Giving everything seems hard--and it seemed hard to them, too. Keep reading in this chapter.

But, back to this lesson: Luke has emphasized that discipleship to Jesus involves one's possessions. See Luke 6:20-26; 12:13-21; Acts 11:27-29, among others.

Is there a conflict between being of one heart and one mind (v.32) and having private ownership? Even if we cannot imagine common ownership, is there any way we can accept a modification of this principle?

How do you find a connection between verses 33 and 34? What is our responsibility toward the needy (v.34)? Does this responsibility leap across national borders?

1 comment:

Earl said...

There is no indication that the Church wanted everything. Unlike the Fed. Govt., the Church found in Acts took what was freely given and used it to meet human needs. No buildings... just people. Cool.

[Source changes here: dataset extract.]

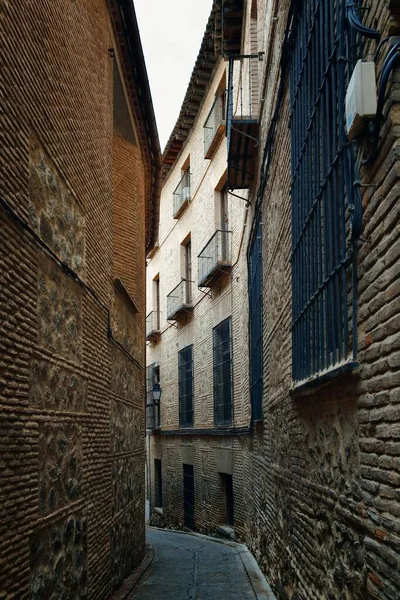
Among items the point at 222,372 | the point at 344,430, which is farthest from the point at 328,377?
the point at 222,372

No expectation that everyone must give everything for the use of everyone. Just graciously receiving everything that was freely given and using it to meet human need. Way Cool!

Conflict between personal piety and personal private property? Not unless personal private property is misused (Acts 5:1-11, 8:18-24). Adoption of c*ommon ownership? Why? To what purpose? "Modification" of private property? Again why? To what purpose?

Of course there is a connection between vs. 33 and 34. It was a creative short-term solution to need. As a workable long-term strategy (USSR, etc.) it has been weighed in the balance of historical human experience and found wanting.